STATED PROBLEM -> The lines to be extracted begin at the line containing "What is the distance that" and end at the last line of the data below; copy them exactly and leave out the pictures.

********

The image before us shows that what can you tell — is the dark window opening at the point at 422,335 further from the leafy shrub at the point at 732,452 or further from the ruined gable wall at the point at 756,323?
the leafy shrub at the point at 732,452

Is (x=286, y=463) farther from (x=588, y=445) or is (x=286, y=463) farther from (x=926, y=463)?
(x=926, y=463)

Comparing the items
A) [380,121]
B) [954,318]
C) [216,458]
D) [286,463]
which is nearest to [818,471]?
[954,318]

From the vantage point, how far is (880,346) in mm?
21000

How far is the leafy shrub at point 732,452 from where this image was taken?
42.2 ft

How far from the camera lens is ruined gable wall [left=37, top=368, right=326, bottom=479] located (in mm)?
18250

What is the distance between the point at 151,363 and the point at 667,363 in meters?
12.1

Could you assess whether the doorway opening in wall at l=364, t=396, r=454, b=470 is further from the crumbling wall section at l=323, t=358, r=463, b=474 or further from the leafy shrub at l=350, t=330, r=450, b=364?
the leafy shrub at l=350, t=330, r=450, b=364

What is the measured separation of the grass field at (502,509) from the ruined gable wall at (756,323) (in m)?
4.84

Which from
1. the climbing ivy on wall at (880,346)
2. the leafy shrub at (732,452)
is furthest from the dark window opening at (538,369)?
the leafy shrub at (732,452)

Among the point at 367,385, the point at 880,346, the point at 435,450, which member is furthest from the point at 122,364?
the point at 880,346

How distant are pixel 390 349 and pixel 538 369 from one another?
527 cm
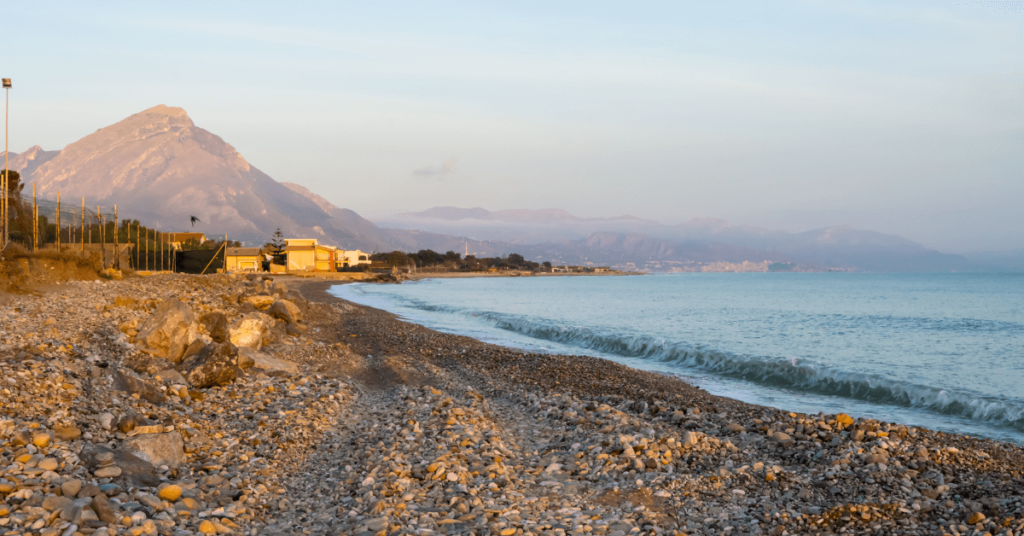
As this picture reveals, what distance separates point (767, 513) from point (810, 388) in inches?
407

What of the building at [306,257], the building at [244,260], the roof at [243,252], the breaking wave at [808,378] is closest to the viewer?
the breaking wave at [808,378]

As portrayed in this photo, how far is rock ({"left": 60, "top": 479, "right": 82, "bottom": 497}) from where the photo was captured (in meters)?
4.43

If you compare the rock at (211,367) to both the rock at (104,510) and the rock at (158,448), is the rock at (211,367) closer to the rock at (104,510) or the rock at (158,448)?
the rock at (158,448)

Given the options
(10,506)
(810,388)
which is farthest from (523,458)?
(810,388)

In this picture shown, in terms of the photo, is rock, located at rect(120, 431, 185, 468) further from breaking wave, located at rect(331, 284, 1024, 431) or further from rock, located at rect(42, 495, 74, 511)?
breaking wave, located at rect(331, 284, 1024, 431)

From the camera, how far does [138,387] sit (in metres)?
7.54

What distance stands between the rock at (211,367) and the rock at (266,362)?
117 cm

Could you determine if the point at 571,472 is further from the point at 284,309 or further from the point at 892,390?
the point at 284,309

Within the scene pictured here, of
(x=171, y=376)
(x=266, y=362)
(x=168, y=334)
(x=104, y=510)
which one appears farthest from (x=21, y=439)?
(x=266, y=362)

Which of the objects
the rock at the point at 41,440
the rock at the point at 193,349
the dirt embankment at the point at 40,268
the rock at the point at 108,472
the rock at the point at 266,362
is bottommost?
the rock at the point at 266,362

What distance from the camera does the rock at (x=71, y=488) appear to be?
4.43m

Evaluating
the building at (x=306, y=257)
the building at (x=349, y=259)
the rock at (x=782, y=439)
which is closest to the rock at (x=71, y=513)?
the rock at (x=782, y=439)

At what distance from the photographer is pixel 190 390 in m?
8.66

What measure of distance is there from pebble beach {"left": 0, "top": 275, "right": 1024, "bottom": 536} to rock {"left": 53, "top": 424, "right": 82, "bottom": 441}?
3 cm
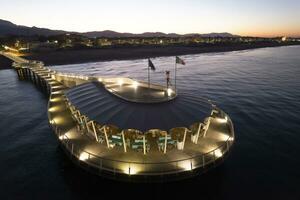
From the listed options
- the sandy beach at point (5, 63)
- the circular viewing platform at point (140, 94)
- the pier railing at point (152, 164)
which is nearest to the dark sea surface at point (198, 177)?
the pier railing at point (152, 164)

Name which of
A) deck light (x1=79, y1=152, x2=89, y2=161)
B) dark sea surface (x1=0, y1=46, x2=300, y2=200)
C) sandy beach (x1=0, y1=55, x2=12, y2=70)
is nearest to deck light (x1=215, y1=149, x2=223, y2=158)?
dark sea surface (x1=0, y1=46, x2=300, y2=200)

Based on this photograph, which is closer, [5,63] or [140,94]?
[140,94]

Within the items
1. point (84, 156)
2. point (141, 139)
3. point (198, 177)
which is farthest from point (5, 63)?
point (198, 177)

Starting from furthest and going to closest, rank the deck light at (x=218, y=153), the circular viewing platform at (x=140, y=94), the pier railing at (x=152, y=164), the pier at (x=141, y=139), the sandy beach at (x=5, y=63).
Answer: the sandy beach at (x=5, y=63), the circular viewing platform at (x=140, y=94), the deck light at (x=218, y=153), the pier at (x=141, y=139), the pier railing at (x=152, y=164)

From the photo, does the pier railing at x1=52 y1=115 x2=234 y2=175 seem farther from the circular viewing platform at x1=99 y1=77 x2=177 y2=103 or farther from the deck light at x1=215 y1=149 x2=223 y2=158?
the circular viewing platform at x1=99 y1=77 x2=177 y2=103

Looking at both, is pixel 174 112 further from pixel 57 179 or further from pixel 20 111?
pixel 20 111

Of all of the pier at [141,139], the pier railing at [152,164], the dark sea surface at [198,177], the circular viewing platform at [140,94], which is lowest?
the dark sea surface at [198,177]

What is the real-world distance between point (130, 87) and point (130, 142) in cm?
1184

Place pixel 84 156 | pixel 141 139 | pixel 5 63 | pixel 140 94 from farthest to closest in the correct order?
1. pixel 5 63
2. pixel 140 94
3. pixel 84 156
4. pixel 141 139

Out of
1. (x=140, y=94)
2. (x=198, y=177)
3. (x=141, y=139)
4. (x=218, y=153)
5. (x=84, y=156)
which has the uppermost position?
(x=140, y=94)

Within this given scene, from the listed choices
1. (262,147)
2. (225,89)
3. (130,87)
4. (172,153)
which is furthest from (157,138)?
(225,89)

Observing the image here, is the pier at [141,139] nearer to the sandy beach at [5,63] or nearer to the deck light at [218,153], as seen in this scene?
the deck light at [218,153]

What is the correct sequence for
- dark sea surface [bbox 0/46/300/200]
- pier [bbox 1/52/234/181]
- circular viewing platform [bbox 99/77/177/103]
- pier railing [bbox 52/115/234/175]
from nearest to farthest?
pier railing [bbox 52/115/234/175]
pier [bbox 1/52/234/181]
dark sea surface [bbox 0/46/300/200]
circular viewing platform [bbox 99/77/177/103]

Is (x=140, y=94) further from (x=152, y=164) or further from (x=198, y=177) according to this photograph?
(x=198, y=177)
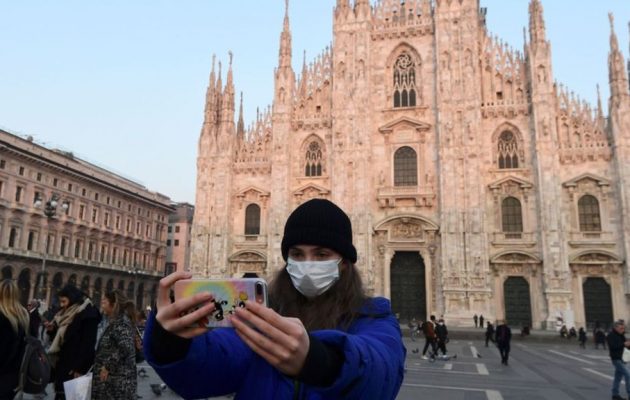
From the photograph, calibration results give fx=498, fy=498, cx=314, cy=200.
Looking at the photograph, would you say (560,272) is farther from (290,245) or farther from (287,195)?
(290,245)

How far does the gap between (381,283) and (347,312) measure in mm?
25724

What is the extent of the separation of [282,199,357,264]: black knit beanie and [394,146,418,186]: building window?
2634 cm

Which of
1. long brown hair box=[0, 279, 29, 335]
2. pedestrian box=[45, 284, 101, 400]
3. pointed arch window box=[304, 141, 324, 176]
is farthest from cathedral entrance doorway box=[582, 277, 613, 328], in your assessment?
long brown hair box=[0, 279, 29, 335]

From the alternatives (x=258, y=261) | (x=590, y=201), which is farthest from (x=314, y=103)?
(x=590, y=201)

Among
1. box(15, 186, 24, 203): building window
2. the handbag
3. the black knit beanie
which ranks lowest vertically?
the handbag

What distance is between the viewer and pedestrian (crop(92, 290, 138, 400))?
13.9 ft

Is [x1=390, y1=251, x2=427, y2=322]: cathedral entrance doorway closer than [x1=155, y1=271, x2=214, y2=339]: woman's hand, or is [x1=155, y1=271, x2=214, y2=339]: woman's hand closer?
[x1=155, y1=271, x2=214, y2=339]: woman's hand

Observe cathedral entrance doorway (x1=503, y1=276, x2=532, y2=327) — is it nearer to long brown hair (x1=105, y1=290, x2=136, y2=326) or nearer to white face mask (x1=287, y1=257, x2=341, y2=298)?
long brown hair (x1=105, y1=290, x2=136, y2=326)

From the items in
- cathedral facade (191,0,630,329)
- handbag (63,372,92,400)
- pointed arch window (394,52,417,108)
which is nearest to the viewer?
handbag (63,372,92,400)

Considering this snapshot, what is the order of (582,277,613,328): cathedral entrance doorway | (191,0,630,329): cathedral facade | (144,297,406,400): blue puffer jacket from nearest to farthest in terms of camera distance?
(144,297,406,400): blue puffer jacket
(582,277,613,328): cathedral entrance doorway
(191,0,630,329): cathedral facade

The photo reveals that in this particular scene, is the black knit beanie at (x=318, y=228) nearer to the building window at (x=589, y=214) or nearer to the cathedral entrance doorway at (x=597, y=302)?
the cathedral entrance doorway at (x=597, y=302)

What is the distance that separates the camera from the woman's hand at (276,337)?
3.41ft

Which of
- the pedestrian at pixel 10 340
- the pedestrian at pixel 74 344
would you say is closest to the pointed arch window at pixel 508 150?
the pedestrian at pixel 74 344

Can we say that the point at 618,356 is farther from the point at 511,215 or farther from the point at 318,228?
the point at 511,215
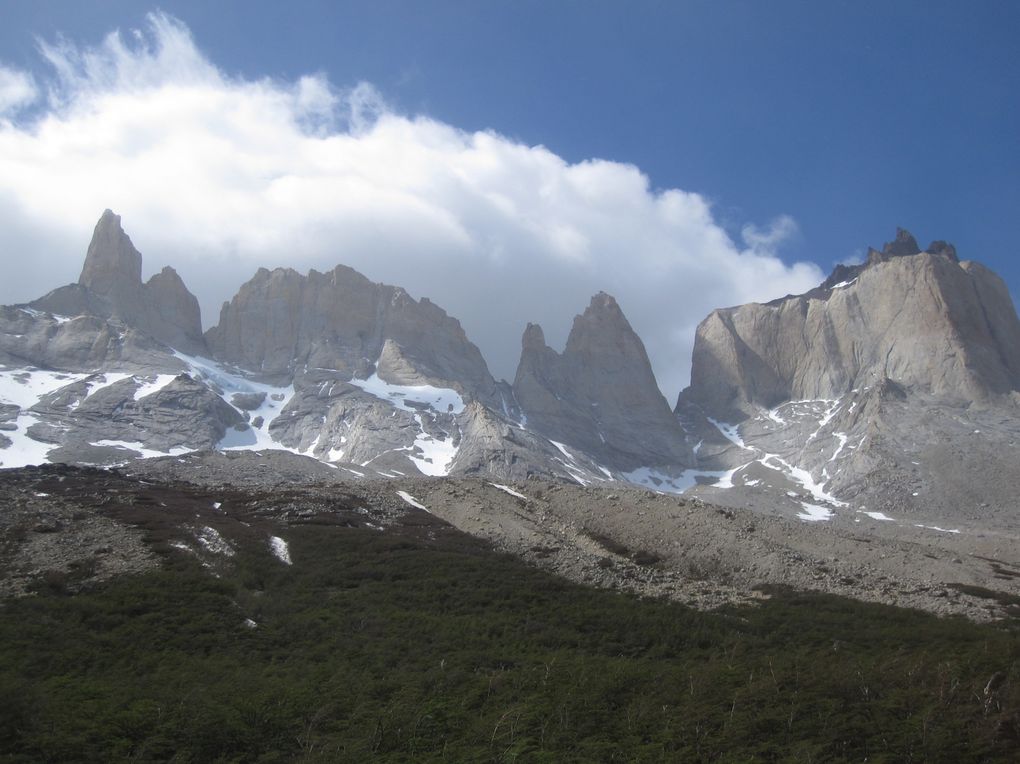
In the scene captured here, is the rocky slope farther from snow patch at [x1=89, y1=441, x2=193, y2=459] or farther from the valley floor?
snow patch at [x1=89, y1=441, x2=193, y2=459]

********

THE COMPLETED TASK ->
What is the distance that separates the camera from the woman's hand at (276,337)?
3.41ft

Which of
- the pedestrian at pixel 10 340
- the pedestrian at pixel 74 344
would you say is closest to the pointed arch window at pixel 508 150?
the pedestrian at pixel 74 344

Can we say that the point at 618,356 is farther from the point at 511,215 or farther from the point at 318,228?
the point at 511,215
In the scene captured here, is the rocky slope farther from snow patch at [x1=89, y1=441, x2=193, y2=459] or farther from the valley floor?
snow patch at [x1=89, y1=441, x2=193, y2=459]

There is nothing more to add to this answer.